## WHAT YOU NEED TO DO
Reproduce the passage about Arad word for word, from "Israeli commandos captured" up to and including "a prisoner exchange.".

## SOURCE PASSAGE
──────────

In 1987, three letters in Arad’s handwriting and two photos of a bearded Arad were received, proving he was still alive. The Israeli government negotiated for his release, but talks failed in 1988. From that point on no credible information about Arad has been received, while many unsubstantiated claims of his whereabouts are still being made.

Israeli commandos captured Hezbollah member Abdel Karim Obeid in 1989, and Mustafa Dirani in 1994,  and interrogated both of them about Arad’s fate. Dirani reportedly disclosed that in May 1988 Arad was turned over first to a Hezbollah unit and then to Iranian Revolutionary Guards, who may have taken him to Iran. Obeid and Dirani were released in 2004 as part of a prisoner exchange.

The IDF wanted to declare Arad as a fallen soldier whose burial-place is unknown, based on information funneled from Iran through a German source. But the navigator’s family rejected the idea, refusing to accept anything other than hard evidence. Several committees that examined the information regarding Arad have concluded the chances that he is alive are miniscule, but were not able to offer a conclusive statement.

The Israeli government has spent millions on the search for Arad, and offered a $10 million reward to anyone who could provide reliable new information. The family is no longer pressuring the military to keep up the search for their loved one, and the Born Free association that had been set up to look for Arad was dissolved back in 2012.

──────────

## DATA SHOWN
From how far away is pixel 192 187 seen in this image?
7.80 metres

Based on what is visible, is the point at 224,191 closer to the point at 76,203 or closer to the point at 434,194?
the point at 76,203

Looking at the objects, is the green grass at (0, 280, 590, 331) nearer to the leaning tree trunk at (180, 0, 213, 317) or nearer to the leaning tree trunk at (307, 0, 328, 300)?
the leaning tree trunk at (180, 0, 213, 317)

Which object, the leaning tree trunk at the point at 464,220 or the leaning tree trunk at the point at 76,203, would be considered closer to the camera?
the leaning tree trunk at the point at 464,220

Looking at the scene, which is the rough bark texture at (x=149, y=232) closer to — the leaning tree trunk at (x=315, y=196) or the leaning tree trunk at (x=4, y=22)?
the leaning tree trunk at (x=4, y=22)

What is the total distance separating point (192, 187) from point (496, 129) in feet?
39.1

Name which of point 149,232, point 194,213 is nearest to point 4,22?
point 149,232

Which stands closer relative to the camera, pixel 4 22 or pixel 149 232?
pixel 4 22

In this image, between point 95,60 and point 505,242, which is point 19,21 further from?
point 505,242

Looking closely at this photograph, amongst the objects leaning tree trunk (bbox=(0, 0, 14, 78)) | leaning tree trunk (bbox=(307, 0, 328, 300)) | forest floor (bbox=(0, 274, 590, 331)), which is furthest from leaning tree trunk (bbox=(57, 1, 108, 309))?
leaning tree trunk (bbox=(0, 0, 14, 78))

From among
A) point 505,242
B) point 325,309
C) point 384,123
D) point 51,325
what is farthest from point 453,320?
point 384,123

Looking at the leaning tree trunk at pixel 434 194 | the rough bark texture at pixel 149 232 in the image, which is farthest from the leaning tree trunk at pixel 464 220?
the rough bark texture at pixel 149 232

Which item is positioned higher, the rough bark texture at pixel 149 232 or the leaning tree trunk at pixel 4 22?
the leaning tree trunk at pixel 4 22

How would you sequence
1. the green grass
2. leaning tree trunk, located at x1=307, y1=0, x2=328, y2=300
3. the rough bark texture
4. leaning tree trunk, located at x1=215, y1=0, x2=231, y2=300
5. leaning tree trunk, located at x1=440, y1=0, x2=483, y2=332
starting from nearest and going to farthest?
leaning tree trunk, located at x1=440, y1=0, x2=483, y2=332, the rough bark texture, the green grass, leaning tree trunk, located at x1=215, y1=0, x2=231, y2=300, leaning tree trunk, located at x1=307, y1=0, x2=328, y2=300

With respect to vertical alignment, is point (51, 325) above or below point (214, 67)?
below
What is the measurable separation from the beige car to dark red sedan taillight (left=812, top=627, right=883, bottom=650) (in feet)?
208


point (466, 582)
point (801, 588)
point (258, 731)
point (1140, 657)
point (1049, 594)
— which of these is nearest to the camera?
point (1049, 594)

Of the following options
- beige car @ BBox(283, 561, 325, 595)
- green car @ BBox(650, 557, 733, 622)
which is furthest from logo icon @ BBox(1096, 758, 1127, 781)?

──────────

## TASK SOLUTION
Israeli commandos captured Hezbollah member Abdel Karim Obeid in 1989, and Mustafa Dirani in 1994,  and interrogated both of them about Arad’s fate. Dirani reportedly disclosed that in May 1988 Arad was turned over first to a Hezbollah unit and then to Iranian Revolutionary Guards, who may have taken him to Iran. Obeid and Dirani were released in 2004 as part of a prisoner exchange.